In the world of data management, crossing the streams also used to be considered bad.
Historically, when dealing with data streaming from heterogenous sources, the preferred method was to use data integration techniques to extract data from each source, transform it into a homogeneous format while validating its data quality, and then load it into an enterprise data warehouse that could serve as the single data source for business intelligence applications.
This data integration approach gave users a faucet of information providing a consistent, clean and single data stream from which they could quench their data analytical thirst.

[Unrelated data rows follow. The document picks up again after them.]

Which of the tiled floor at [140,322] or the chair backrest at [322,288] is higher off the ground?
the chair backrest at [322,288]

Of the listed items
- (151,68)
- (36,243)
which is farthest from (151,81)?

This method of taming the crisscrossing data stream madness was mostly batch-oriented, thereby working best when you had the time to wait for Data the Datarian to take the far less frightful form of the Stay Static Data Warehouse Man, based upon which cross-dimensional data queries can be safely executed in a high-rise office building by upper management in an attempt to cross on over to the profit side of the general ledger and conquer the business world.
Nowadays, the business world changes so fast that real-time data analytics is a necessity and the data that must be analyzed is streaming out of a complex waterworks of crisscrossed fire hoses, which are also becoming increasingly hose-less (i.e., the wireless water world of the Internet, mobile devices and social networks where systems, sensors and humans are all constantly streaming data).
Therefore, the quest to quench your data analytical thirst has been transformed from a leisurely paced walk to the faucet of information into a terrifying run for your life through an ectoplasmic gauntlet of information overload that leaves you feeling like you just got hit by the data equivalent of Slimer.
In the world of real-time analytics, crossing the streams has become not only good, but essential. So, who you gonna call? No, not the Data Busters.
Instead of proton packs and ecto-containment units, you need some form of event stream processing (ESP) or complex event processing (CEP) that can enable real-time decision making by continuously analyzing large volumes of data as it is received. Real-time analytics is challenging enough when dealing with a large volume of fast-moving data originating from a single source, but with the additional complexity of multiple sources in multiple formats, crossing these streams is like imagining all data analytics as you know it stopping instantaneously and every beautiful bit and byte of your business intelligence best practices exploding at the speed of light.
Even though, as Phil Simon recently blogged, the data fire hoses of the financial industry have been the most commonly cited use cases (e.g., algorithmic stock trading and credit card fraud detection), you don’t need the other kind of ESP to predict that CEP has lots of other potential applications, so crossing the streams is a data-busting best practice coming soon to a business theater near you.